Also known as “Zeros”, zero cash flow deals are structured so that all the rent paid by the lessee or tenant goes to the lender. These types of properties are ideal investment option, if you are are focused on growing your portfolio but with the least risk. They allow investors to leverage investment grade credit rating of the tenants and thus allow purchasing property with as little as 10% down. Zero cash flow is a much beneficial investment, as it enables investors to cash out their gain and postpone tax recognition.
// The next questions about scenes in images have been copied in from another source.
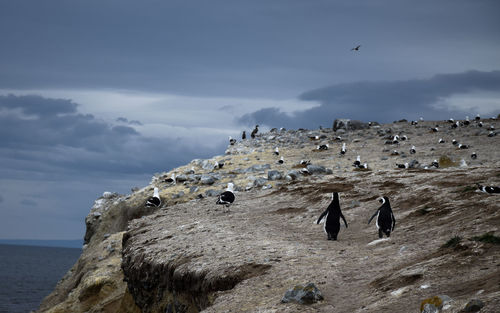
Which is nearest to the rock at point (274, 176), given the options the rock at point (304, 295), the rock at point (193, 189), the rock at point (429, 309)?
the rock at point (193, 189)

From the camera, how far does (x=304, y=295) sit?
9.09 meters

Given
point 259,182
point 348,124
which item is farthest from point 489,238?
point 348,124

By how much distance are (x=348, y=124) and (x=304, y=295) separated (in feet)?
170

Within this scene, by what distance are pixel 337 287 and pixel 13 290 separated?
9608cm

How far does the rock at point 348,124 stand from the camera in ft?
193

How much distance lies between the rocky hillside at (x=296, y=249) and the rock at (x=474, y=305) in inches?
0.8

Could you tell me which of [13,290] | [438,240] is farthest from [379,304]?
[13,290]

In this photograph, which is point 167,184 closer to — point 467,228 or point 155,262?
point 155,262

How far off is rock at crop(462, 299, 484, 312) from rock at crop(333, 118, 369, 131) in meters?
53.0

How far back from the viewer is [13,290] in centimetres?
9294

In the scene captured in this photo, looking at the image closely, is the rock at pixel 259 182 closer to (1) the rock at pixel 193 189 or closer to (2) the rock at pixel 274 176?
(2) the rock at pixel 274 176

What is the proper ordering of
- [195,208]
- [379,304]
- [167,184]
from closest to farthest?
[379,304] < [195,208] < [167,184]

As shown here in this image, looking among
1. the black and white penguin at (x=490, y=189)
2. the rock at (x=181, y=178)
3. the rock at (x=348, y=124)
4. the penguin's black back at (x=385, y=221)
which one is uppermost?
the rock at (x=348, y=124)

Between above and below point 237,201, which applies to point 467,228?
below
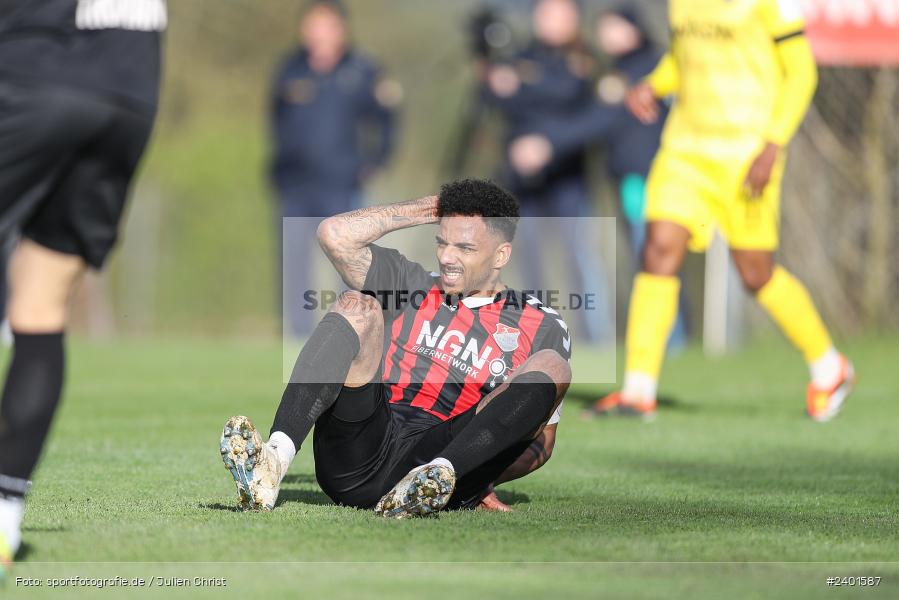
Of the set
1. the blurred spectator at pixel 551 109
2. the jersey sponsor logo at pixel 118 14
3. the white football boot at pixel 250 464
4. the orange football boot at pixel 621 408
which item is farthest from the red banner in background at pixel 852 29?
the jersey sponsor logo at pixel 118 14

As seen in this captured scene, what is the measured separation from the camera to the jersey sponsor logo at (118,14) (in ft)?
12.6

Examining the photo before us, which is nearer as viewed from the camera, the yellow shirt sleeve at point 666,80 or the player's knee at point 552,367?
the player's knee at point 552,367

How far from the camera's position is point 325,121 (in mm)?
12875

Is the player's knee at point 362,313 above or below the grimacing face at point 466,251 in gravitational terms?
below

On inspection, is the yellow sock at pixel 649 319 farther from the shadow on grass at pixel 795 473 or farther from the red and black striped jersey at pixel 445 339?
the red and black striped jersey at pixel 445 339

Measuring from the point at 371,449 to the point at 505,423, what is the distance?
0.48 m

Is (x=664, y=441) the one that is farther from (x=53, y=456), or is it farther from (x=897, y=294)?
(x=897, y=294)

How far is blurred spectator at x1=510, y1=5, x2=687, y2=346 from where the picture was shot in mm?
11656

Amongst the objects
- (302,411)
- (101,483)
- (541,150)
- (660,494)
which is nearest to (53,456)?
(101,483)

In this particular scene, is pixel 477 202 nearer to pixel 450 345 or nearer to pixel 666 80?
pixel 450 345

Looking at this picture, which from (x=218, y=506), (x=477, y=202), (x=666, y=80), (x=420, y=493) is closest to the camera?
(x=420, y=493)

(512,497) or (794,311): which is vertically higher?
(794,311)

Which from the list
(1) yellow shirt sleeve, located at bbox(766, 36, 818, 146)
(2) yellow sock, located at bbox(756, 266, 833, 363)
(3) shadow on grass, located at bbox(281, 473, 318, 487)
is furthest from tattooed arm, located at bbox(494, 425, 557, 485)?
(2) yellow sock, located at bbox(756, 266, 833, 363)

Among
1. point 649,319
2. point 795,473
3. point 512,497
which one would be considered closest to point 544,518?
point 512,497
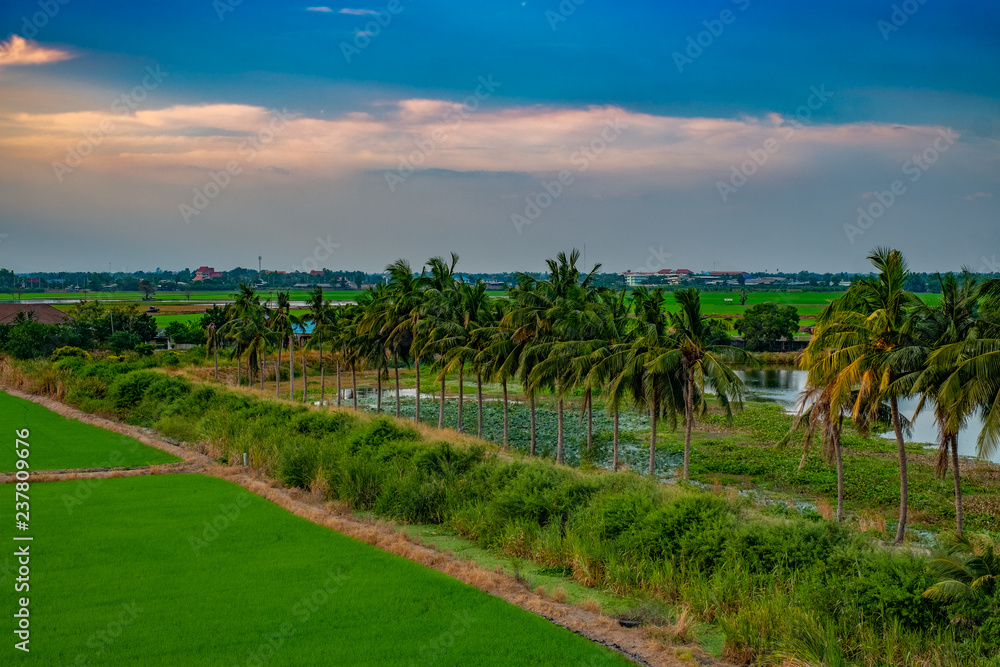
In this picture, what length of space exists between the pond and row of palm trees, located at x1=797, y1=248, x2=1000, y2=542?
11.1m

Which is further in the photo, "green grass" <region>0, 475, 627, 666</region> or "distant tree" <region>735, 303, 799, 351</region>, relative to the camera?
"distant tree" <region>735, 303, 799, 351</region>

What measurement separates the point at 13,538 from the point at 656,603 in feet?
52.6

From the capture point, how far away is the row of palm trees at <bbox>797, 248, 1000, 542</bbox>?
65.1 ft

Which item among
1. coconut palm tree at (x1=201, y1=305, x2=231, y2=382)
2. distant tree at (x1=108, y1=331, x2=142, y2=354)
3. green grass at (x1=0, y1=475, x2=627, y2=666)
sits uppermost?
coconut palm tree at (x1=201, y1=305, x2=231, y2=382)

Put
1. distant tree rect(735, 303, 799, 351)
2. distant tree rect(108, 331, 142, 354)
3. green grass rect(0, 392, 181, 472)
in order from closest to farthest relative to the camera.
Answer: green grass rect(0, 392, 181, 472), distant tree rect(108, 331, 142, 354), distant tree rect(735, 303, 799, 351)

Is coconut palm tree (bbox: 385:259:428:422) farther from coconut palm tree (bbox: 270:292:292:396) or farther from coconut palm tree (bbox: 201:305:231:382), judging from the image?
coconut palm tree (bbox: 201:305:231:382)

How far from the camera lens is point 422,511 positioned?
76.9 feet

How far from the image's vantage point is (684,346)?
28578 millimetres

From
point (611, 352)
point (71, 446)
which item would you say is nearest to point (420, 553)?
point (611, 352)

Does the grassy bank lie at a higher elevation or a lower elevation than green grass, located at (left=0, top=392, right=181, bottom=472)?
higher

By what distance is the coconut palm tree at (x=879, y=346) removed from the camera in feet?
71.9

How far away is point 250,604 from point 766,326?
8672 centimetres

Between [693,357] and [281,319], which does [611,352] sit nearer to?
[693,357]

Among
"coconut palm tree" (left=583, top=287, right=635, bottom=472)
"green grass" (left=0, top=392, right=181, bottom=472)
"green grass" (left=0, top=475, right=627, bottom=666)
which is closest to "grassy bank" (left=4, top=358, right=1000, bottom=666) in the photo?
"green grass" (left=0, top=475, right=627, bottom=666)
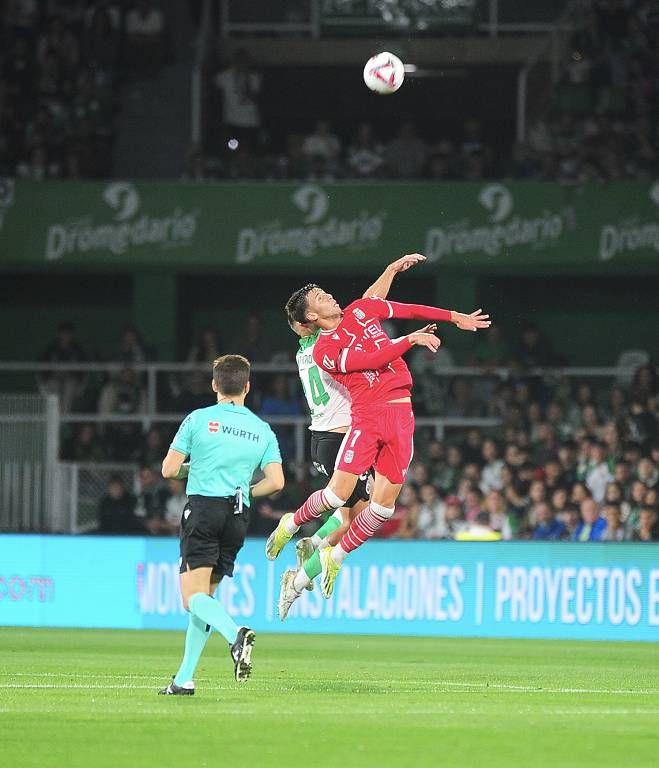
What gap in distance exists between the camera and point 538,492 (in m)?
18.2

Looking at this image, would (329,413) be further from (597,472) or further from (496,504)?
(597,472)

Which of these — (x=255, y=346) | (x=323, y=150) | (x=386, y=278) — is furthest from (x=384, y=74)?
(x=323, y=150)

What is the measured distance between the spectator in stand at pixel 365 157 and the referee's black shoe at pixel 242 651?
1496cm

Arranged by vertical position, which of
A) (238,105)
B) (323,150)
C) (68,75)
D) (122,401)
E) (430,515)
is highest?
(68,75)

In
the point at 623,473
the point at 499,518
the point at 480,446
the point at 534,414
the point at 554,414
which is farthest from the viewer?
the point at 534,414

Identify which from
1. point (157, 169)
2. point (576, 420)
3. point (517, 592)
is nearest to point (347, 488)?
point (517, 592)

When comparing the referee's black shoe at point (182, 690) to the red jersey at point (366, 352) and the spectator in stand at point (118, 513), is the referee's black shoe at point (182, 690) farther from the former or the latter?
the spectator in stand at point (118, 513)

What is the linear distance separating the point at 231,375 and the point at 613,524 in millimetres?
9195

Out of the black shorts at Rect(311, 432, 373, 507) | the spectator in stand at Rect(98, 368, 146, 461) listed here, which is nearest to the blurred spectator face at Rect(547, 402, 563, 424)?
the spectator in stand at Rect(98, 368, 146, 461)

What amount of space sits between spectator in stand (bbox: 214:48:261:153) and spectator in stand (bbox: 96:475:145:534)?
22.7ft

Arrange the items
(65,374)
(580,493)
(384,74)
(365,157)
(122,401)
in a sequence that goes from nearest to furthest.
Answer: (384,74) < (580,493) < (122,401) < (65,374) < (365,157)

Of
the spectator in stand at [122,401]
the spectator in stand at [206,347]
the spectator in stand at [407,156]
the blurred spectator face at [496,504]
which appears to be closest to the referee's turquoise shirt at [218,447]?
the blurred spectator face at [496,504]

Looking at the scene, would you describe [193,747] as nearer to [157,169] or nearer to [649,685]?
[649,685]

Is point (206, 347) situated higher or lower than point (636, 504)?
higher
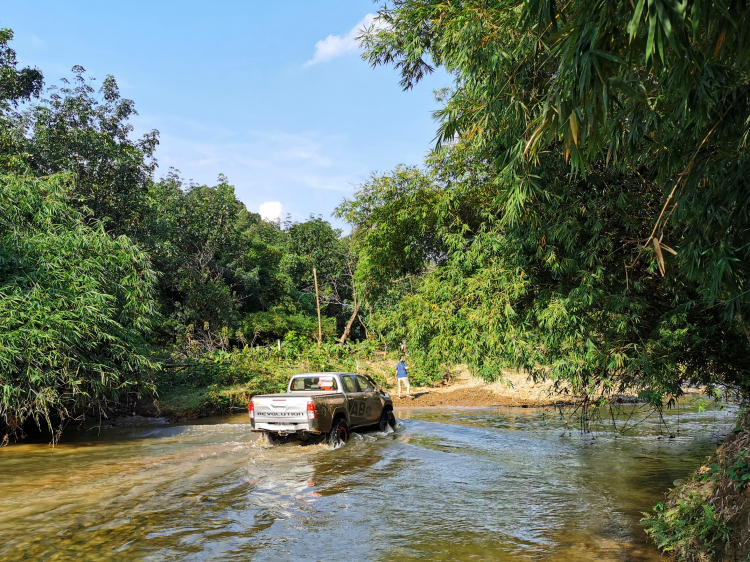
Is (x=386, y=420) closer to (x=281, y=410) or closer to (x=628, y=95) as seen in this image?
(x=281, y=410)

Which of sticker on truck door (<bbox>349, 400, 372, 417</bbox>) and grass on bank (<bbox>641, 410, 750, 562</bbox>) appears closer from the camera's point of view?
grass on bank (<bbox>641, 410, 750, 562</bbox>)

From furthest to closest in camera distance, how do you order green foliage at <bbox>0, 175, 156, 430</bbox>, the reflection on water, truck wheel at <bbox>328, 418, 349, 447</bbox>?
green foliage at <bbox>0, 175, 156, 430</bbox>
truck wheel at <bbox>328, 418, 349, 447</bbox>
the reflection on water

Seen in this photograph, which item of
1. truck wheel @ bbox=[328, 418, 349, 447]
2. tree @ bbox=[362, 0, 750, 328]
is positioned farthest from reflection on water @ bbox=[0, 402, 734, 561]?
tree @ bbox=[362, 0, 750, 328]

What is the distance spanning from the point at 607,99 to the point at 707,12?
0.71 m

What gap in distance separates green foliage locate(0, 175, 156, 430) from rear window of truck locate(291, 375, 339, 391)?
15.8 ft

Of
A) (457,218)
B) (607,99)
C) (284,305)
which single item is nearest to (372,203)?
(457,218)

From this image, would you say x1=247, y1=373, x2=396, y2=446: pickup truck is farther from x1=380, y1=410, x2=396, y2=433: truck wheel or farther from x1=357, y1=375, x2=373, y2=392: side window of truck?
x1=380, y1=410, x2=396, y2=433: truck wheel

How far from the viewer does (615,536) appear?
635 cm

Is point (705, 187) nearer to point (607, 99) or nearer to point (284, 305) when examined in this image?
point (607, 99)

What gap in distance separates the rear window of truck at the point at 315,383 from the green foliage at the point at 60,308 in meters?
4.83

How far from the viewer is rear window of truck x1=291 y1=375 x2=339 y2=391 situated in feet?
41.4

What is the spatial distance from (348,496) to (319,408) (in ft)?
10.6

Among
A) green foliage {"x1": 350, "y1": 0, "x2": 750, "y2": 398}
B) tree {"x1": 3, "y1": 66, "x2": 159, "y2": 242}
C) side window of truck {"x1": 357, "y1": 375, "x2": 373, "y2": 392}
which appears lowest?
side window of truck {"x1": 357, "y1": 375, "x2": 373, "y2": 392}

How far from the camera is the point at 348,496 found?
823 cm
Zero properties are in fact long-term estate products in which cash flow is not currently desired. Once the debt is amortized, these type of real estate investments offer great potential residual value and attractive secure cash flows. Zeros are the most cost effective way of satisfying both 1031 and 1033 exchange replacement property requirements. 1031 exchanges and zeros are now commonly utilized to defer recapture and capital gain taxes for the sale of highly leveraged properties.
1033 investors who want to maximize the amount of cash they maintain after satisfying their 1033 replacement property requirement, they also use zero cash flow properties. Properly structured zero leases are like a bond to be backed by investment grade tenants (BBB- or better) with an initial lease term, which is longer than the time needed to fully amortize the debt on the concerned property. Zeros are now quite popular in the United States and many people are investing in zero offers and deals.